Als Flingeraner ist man es ja durchaus gewohnt, im Viertel dem ein oder anderen Prominenten über den Weg zu laufen. Aber einem echten Oscar-Preisträger? Ja, auch das kommt vor – allerdings geht es in diesem Fall um den deutschen Krimi-Oscar, den Friedrich-Glauser-Preis. Horst Eckert, der Mann, der diese wichtige Auszeichnung erhalten hat (und noch ein paar Preise mehr), kommt regelmäßig nach Flingern. Eigentlich nur zum Fußball spielen, aber für flingern.net machte Eckert eine Ausnahme, vor dem Training verabreden wir uns im Café Beethoven auf einen Kaffee.
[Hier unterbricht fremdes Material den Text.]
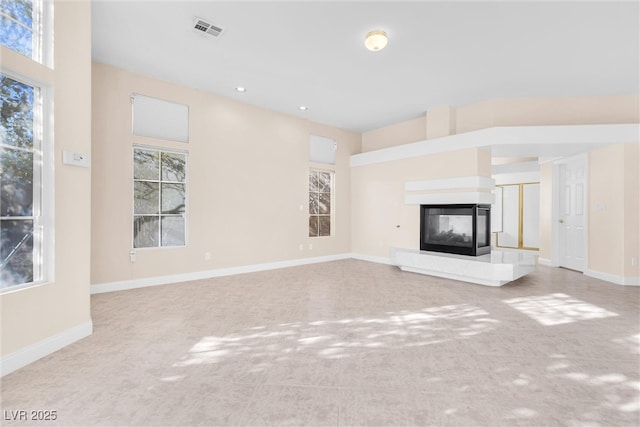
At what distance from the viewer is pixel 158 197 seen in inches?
192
Und Eckert, den eine Zeitung einmal den „harten Amerikaner“ unter den deutschen Autoren nannte, ist ganz anders als man sich einen Autor vielleicht vorstellen würde, in dessen Büchern zugreifende Polizei-Stories erzählt, heftig intrigiert, bestochen und gemordet wird (meist in Düsseldorf). Horst Eckert ist ein ruhiger, sehr entspannt wirkender Mann, höflich und zurückhaltend. Wenn er spricht, dann mit Bedacht.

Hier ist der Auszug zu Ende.